Set down all of the data that follows word for word, without the images.

[AVAILABLE RECORDS]

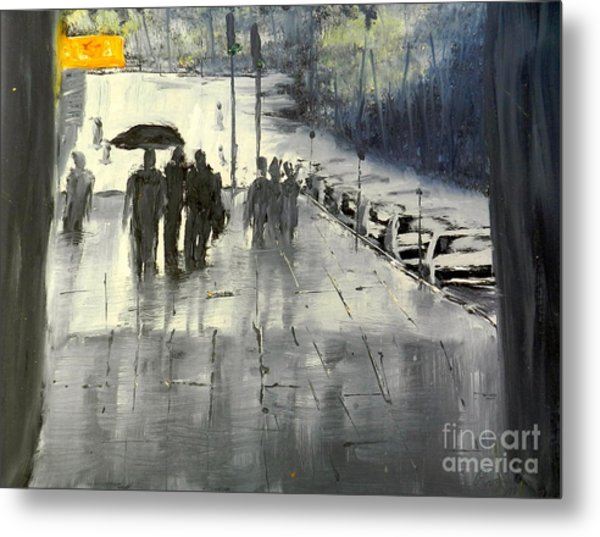 Rainy City Street Metal Print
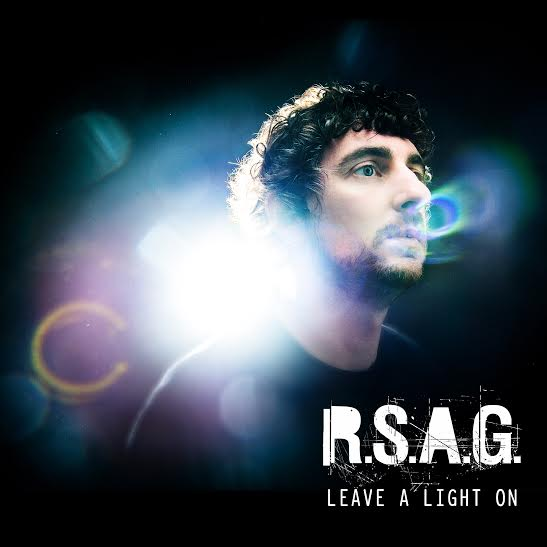 RSAG New Single 'Leave A Light On' released on Friday April 29th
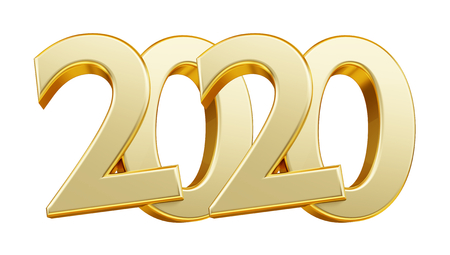 2020 golden bold letters 3d illustration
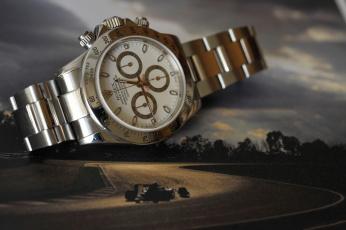 обоя бренды, rolex, часы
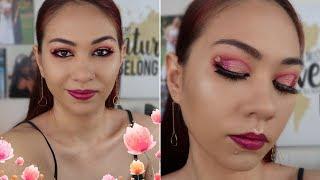 Lime Crime Venus XL Palette ll Pink Glitter Heart Makeup
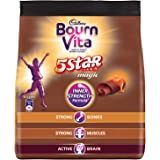 Cadbury Bournvita 5 Star Magic Health Drink 500 gm refill pack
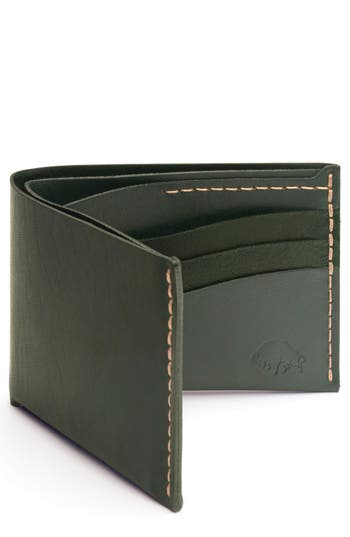 Ezra Arthur No. 8 Leather Wallet - Green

[/AVAILABLE RECORDS]

FINISHED TASK:
 Rainy City Street Metal Print
 RSAG New Single 'Leave A Light On' released on Friday April 29th
 2020 golden bold letters 3d illustration
 обоя бренды, rolex, часы
 Lime Crime Venus XL Palette ll Pink Glitter Heart Makeup
 Cadbury Bournvita 5 Star Magic Health Drink 500 gm refill pack
 Ezra Arthur No. 8 Leather Wallet - Green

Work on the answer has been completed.